Set task:
Can you reproduce word for word the part of the PYTHUSA overview below that runs from "Documentation" up to and including "one worker process."?

Quoted text:

PYTHUSA

PYTHUSA is a Python-first shared-memory runtime for fixed-shape NumPy data pipelines. It is built for workloads where you want multiple Python processes moving numeric frames between stages with low overhead and explicit control over latency, throughput, and backpressure.

You write the processing code; PYTHUSA handles zero-copy transport, process orchestration, and the throughput/latency behavior around it.

PYTHUSA is built around typed streams of fixed-shape NumPy frames. You declare a pipeline DAG, map task parameters to streams or events, and let the runtime compile that declaration into one process per task with shared-memory transport underneath.

PYTHUSA started as backend infrastructure for DSP processing work on the UCI Rocket Project Liquids team and was later extracted into its own library once the shared-memory runtime proved useful more broadly.

Documentation

Showcase Demos -- FFT pipeline hitting ~73 Gbit/s across 49 signals and a market microstructure replay desk pushing ~50 Gbit/s across 8 symbols with live quant analytics. No C extensions. Performance numbers, architecture diagrams, and run commands.

Core Ideas

Streams

Streams move fixed-shape, fixed-dtype NumPy frames between tasks. At compile time, a stream becomes a shared-memory ring buffer sized in bytes.

Tasks

Tasks are normal Python callables. Today, one registered task maps to one worker process.

Data supplied:
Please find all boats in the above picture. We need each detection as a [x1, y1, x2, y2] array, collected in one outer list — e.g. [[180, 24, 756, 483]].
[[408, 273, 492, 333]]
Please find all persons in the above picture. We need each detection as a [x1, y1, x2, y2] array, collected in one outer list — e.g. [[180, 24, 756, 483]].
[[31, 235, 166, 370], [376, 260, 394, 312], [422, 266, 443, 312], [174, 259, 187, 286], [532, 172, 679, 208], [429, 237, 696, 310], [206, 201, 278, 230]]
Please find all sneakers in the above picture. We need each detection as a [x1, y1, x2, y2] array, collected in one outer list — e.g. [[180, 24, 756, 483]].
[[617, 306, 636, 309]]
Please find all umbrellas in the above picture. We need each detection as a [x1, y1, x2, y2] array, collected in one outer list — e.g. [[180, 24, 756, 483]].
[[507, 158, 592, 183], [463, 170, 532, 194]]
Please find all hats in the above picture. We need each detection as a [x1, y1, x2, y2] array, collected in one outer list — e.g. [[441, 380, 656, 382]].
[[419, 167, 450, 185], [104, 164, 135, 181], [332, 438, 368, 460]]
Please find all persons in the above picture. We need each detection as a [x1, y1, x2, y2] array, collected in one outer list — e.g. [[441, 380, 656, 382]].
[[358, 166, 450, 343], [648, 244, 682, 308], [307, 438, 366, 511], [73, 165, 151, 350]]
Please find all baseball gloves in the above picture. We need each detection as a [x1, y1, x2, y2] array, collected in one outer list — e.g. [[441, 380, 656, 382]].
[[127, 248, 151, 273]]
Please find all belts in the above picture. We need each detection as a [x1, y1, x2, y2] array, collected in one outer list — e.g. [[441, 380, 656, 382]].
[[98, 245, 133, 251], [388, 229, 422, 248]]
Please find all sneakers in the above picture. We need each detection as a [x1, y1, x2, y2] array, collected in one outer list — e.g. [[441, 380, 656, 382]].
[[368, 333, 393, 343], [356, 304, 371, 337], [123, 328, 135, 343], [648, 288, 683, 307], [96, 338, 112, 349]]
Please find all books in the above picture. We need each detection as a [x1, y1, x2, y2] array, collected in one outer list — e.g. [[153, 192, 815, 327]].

Result of this exercise:
Documentation

Showcase Demos -- FFT pipeline hitting ~73 Gbit/s across 49 signals and a market microstructure replay desk pushing ~50 Gbit/s across 8 symbols with live quant analytics. No C extensions. Performance numbers, architecture diagrams, and run commands.

Core Ideas

Streams

Streams move fixed-shape, fixed-dtype NumPy frames between tasks. At compile time, a stream becomes a shared-memory ring buffer sized in bytes.

Tasks

Tasks are normal Python callables. Today, one registered task maps to one worker process.